PETUNJUK PENGERJAAN:
- A) Sebutkan semua faktor yang menurut bacaan tentang krisis pasir telah mengubah pasir menjadi komoditas global yang mahal.
- B) Ketik ulang bagian bacaan tentang krisis pasir dari "Akan tetapi, kombinasi" sampai "tumbuh dengan cepat.".
- C) Lanjutkan bacaan tentang krisis pasir dengan menulis kalimat-kalimat yang menyusul sesudah kalimat terakhirnya.

BACAAN:
|---|
Rabu, 13 Desember 2017

Berita: Dunia Krisis Pasir, Apa Dampaknya bagi Manusia dan Lingkungan?


Pernahkah Anda membayangkan bahwa dunia akan kekurangan pasir? Rasanya itu sebuah kemustahilan karena pasir seperti sumber daya yang tak terbatas.
Namun, itulah yang kini terjadi setelah pasir digunakan sebagai bahan utama produksi kaca, eletronik, dan beton. Kebutuhan bahan bangunan yang terus meningkat telah menjebloskan dunia ke dalam krisis pasir.
Tidak percaya? Program Lingkungan PBB memperkirakan bahwa pada 2012, dunia kehilangan hampir 30 miliar ton pasir hanya untuk membuat beton.
Sayangnya, tidak banyak orang yang sadar akan dampak hilangnya pasir tersebut. Hanya sedikit ilmuwan yang menyelidiki masalah ini, termasuk Dr Aurora Torres, seorang ahli ekologi di German Centre for Integrative Research.
Sejak dua tahun yang lalu, Torres menyelidiki kelangkaan pasir dan menemukan sesuatu yang mengejutkan.
"Ketika kami menggali topik ini, kami mulai menemukan banyak konflik di seluruh dunia, dan banyak bukti, bahwa pasir semakin langka - terutama tahun ini," ujar Torres dikutip dari The Independent, Rabu (6/12/2017).
Temuan Torres dan koleganya tersebut kemudian dipublikasikan dalam jurnal Science dengan judul "Sebuah Tragedi yang Menjulang dari Pasir Umum".
Secara historis, pasir telah menjadi sumber daya alam bersama yang diekstraksi dan digunakan secara lokal.
Akan tetapi, kombinasi berbagai faktor, seperti kekurangan pasir di daerah-daerah tertentu, peningkatan regulasi, dan apresiasi terhadap dampak lingkungan pertambangan pasir telah mengubah pasir menjadi komoditas global yang mahal.
Nilai perdagangan pasir telah meningkat hampir enam kali lipat dalam 25 tahun terakhir. Di Amerika Serikat saja, industri pasir bernilai hampir Rp 122 triliun.
Meski tingkat ekstraksi pasir tinggi di seluruh Eropa dan Amerika Utara, tetapi konsumen pasir terbesar adalah negara Asia, terutama negara-negara yang tumbuh dengan cepat.
"Fenomena ini cenderung terjadi di India, China, dan tempat-tempat di mana Anda memiliki konstruksi dalam jumlah yang banyak dan cepat," kata Dr John Orr, seorang insinyur dan ahli struktur beton di Universitas Cambridge.
|---|
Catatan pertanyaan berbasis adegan
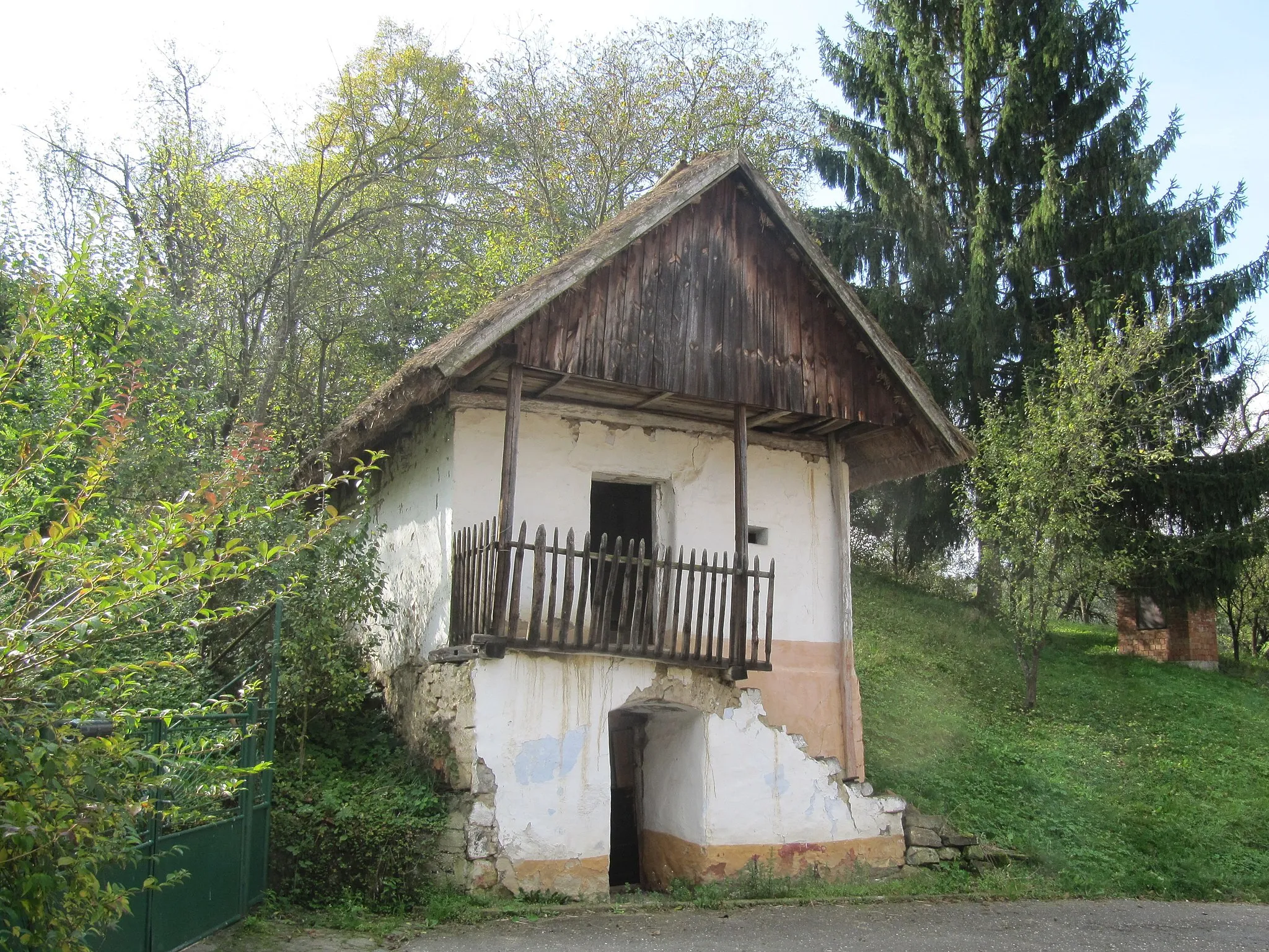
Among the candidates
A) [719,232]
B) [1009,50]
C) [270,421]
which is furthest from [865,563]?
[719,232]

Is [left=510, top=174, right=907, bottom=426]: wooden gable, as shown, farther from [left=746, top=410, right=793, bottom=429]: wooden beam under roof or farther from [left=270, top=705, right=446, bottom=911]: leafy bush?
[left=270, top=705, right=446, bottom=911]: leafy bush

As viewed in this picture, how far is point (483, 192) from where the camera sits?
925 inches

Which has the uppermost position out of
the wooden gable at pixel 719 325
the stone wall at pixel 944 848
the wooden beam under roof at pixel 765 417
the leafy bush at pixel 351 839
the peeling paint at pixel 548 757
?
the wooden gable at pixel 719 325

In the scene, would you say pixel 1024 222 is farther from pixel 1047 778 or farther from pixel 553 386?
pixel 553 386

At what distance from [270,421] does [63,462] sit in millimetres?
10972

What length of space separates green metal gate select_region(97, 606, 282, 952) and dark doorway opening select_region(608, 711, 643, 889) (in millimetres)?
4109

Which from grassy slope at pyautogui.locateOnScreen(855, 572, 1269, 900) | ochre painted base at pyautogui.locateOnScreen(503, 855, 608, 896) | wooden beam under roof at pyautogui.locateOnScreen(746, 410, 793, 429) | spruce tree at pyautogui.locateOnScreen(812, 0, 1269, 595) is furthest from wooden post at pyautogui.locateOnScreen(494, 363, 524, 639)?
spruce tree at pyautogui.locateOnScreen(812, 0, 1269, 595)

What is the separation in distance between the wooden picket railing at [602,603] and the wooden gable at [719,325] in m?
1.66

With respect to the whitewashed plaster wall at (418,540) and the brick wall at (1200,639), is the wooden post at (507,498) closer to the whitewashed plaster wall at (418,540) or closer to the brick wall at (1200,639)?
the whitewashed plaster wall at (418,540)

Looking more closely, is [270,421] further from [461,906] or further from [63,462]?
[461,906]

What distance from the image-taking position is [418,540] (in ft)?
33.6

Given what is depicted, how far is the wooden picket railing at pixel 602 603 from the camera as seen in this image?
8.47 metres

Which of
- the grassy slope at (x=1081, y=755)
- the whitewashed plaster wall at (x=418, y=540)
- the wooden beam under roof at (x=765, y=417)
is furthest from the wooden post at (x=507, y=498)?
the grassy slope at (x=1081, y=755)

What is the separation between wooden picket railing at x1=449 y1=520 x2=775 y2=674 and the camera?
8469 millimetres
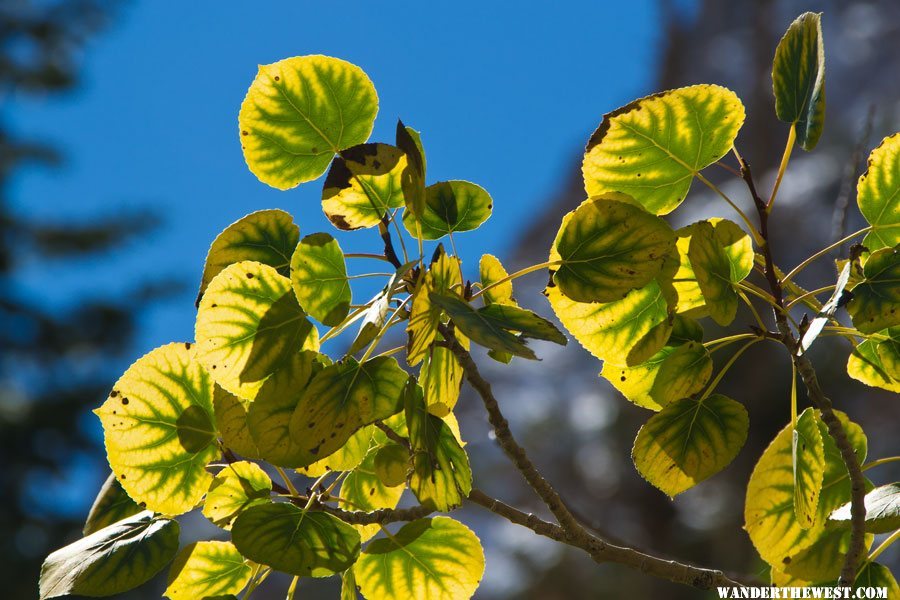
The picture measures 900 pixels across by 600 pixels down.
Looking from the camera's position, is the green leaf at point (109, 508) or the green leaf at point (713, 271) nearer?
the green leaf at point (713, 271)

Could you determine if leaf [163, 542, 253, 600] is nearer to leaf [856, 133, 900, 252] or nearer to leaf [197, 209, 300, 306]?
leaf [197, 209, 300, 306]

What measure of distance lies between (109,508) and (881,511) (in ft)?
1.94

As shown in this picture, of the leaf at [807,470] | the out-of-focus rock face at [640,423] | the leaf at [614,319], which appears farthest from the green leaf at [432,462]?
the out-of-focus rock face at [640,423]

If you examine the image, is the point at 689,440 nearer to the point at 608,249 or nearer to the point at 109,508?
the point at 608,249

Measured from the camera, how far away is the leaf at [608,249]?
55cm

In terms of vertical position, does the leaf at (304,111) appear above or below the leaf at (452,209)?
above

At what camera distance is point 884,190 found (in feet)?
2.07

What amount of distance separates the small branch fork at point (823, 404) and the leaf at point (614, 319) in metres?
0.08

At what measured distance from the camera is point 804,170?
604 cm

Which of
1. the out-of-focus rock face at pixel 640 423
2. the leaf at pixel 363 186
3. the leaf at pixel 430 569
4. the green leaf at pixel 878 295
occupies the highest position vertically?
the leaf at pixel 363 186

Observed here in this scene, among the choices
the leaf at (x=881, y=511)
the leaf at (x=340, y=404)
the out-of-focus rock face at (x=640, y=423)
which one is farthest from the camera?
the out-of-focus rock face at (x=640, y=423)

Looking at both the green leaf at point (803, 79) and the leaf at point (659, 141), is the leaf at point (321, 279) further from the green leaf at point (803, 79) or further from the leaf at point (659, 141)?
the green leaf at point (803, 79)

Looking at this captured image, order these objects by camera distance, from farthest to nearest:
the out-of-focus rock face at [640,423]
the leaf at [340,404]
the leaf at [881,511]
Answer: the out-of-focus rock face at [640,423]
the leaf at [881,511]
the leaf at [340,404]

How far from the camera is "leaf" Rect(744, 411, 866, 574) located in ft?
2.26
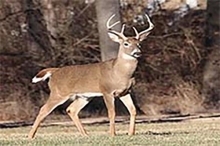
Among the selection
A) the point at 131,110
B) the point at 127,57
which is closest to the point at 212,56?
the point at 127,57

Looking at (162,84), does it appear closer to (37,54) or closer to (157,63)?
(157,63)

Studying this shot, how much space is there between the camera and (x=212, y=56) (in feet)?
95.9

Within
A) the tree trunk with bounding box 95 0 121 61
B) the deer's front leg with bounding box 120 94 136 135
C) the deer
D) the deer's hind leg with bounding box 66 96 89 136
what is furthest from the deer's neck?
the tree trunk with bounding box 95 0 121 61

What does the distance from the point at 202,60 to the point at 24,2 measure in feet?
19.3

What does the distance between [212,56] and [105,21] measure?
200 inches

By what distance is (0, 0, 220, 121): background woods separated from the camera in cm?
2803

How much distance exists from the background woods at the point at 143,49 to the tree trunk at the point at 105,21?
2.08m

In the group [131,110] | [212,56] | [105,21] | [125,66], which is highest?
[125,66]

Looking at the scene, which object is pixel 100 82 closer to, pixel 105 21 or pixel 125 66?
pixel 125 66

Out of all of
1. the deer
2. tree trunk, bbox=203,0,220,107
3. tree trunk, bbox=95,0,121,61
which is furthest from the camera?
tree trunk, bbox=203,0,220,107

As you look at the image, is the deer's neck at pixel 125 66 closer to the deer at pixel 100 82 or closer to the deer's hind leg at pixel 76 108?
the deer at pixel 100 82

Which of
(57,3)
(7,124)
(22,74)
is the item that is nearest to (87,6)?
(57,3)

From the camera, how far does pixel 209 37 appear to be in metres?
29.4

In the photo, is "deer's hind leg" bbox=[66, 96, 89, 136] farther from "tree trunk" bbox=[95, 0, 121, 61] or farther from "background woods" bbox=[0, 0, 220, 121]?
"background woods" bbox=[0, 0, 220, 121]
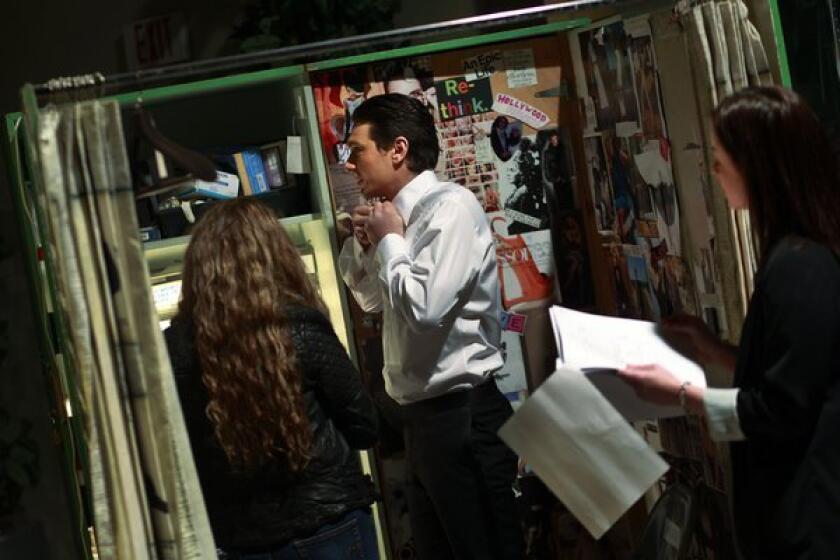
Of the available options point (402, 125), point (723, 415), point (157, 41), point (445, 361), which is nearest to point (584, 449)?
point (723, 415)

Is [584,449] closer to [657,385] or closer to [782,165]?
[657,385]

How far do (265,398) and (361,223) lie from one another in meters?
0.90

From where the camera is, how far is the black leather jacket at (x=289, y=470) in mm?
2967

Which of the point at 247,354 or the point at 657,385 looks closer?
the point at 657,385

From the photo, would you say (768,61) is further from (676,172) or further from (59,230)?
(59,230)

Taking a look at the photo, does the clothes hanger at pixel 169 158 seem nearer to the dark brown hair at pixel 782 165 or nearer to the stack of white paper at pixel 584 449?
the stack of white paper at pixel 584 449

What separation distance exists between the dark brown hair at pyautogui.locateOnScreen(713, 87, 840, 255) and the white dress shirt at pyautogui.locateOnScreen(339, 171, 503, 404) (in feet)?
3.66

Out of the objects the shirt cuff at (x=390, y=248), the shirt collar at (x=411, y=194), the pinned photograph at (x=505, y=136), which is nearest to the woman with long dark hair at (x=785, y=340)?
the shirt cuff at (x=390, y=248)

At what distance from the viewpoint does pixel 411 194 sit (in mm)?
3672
|---|
HASIL LATIHAN:
- A)
1. Kekurangan pasir di daerah-daerah tertentu
2. Peningkatan regulasi
3. Apresiasi terhadap dampak lingkungan pertambangan pasir

- B)
Akan tetapi, kombinasi berbagai faktor, seperti kekurangan pasir di daerah-daerah tertentu, peningkatan regulasi, dan apresiasi terhadap dampak lingkungan pertambangan pasir telah mengubah pasir menjadi komoditas global yang mahal.
Nilai perdagangan pasir telah meningkat hampir enam kali lipat dalam 25 tahun terakhir. Di Amerika Serikat saja, industri pasir bernilai hampir Rp 122 triliun.
Meski tingkat ekstraksi pasir tinggi di seluruh Eropa dan Amerika Utara, tetapi konsumen pasir terbesar adalah negara Asia, terutama negara-negara yang tumbuh dengan cepat.

- C)
Seiring berkembangnya negara-negara tersebut dalam membangun jalan dan kota yang tak ada habisnya, permintaan pasir mereka terus tumbuh.
Pham Van Bac, direktur Departemen Bahan Konstruksi Vietnam bahkan menyebut China mungkin akan kehabisan pasir pada 2020 dan menarik perhatian para mafia.
"Karena pasir tiba-tiba menjadi sumber yang sangat berharga, mafia pasir telah muncul untuk beroperasi di bisnis penambangan pasir," ungkap Torres.
Dalam laporan PBB yang berjudul "Pasir lebih jarang dari yang dipikirkan", Dr Pascal Peduzzi menyebut operasi penambangan pasir ilegal telah menyebar luas berkat pemerintahan yang lemah dan korupsi.
Seperti yang diketahui, tidak semua pasir diciptakan sama. Pasir di Sahara yang halus tidak dapat digunakan untuk bahan bangunan.
Sebagai gantinya, penambang pasir harus mengambil di tepi sungai atau garis pantai. Padahal, menambang pasir di sungai dan pantai punya konsekuensi lingkungan.
Beberapa contohnya saja, kerusakan terumbu karang di Kenya, punahnya buaya di India, hingga hilangnya beberapa pulau di Indonesia akibat penambangan berlebihan.
"Salah satu dampak yang lebih jelas pada sistem manusia adalah meningkatnya kerentanan terhadap bahaya alam seperti badai dan tsunami," kata Torres.
"Pantai menghilang, jadi tidak ada penghalang alami yang menghentikan banjir," imbuhnya.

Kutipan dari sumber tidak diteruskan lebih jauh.